İslami sermaye pastadan istediği paydan bir parça feragat edecek, AKP daha "merkeze" çekilecek, ordu "tali" işlerden bir parça uzaklaştırılacak. Bu durumda işçi sınıfının payına da daha fazla sömürü ve yoksulluk düşecek. Ne zaman mı? Hemen ilk seçimden sonra. İster AKP "iktidarında", ister "büyük miting koalisyonları iktidarında". Değişen tek şey "sistemin bir süre daha selameti" olacak.

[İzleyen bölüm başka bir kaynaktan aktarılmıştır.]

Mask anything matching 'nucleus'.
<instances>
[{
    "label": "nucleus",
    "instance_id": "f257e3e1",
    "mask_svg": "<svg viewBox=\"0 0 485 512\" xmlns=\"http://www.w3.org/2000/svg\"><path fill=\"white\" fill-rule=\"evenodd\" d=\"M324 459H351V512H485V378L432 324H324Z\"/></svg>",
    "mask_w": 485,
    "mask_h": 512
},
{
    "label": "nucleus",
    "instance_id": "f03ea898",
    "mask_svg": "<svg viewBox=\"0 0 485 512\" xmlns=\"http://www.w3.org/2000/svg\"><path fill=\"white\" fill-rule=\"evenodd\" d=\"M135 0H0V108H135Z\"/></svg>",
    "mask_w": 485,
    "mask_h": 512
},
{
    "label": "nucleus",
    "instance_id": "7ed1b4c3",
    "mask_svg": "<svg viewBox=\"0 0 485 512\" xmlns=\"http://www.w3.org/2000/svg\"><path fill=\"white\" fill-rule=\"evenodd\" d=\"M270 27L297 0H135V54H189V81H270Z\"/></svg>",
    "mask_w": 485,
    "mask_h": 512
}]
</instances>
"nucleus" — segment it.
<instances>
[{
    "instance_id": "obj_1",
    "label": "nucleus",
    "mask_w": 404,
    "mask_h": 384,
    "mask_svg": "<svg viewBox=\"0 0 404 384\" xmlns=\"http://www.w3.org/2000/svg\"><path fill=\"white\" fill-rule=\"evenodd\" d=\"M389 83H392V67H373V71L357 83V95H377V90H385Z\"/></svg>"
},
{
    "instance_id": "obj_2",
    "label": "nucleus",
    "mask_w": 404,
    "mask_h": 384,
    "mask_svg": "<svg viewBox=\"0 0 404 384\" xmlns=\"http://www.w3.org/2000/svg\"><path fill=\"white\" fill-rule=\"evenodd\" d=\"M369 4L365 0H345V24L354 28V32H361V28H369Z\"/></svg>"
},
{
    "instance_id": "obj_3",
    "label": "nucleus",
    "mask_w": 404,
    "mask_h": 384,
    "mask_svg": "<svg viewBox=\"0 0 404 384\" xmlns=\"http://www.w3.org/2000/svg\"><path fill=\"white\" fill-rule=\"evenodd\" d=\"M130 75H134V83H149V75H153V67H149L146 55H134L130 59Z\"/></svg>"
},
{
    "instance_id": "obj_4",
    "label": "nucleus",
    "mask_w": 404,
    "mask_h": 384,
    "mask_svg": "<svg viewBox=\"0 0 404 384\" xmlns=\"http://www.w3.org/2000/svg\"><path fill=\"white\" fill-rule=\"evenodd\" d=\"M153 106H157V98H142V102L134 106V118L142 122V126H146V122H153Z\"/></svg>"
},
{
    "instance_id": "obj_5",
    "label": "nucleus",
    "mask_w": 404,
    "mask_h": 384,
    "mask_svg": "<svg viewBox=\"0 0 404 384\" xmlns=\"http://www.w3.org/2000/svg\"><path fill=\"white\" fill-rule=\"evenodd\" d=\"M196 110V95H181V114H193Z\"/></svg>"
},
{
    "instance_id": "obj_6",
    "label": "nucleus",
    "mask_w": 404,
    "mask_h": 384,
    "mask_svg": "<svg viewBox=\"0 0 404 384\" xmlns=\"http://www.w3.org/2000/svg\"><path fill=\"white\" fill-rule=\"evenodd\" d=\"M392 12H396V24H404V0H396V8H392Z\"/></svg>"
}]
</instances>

Bütün bu gelişmeler de gösteriyor ki işçi sınıfı kendi kaderine sahip çıkıp, geleceğini belirleme iradesini göstermedikçe, onun adına kayıkçı kavgaları hep yapılacak; lakin her seferinde kaybeden işçi sınıfı olacak. O zaman, kayıkçı kavgasında safları netleştirmek görevi sınıfın kendisi kadar, ona önderlik edenlere düşüyor. Zira, laikler de kazansa, İslamcılar da kazansa bu sistem savaşlarını hep kaybeden işçi sınıfı olacaktır. İran mı iyidir, Fransa mı sorusu hem anlamlı hem de anlamsızdır!… İslamcılar ve laikler bu soruyu sorarken bir Latin Amerika'ya bakmak kötü olmaz tabii. Küba'ya da… Kuşkusuz, daha iyi bir sosyalist dünyanın inşa edilebileceği düşsel bir yere, örneğin T. More'un Ütopya'sının çok daha sosyalist kimlikli "adasına"…
* C. V. Clausewitz, Savaş Üzerine, (Çev. H.F. Çeliker), Özne Yayınları, İstanbul, 1999.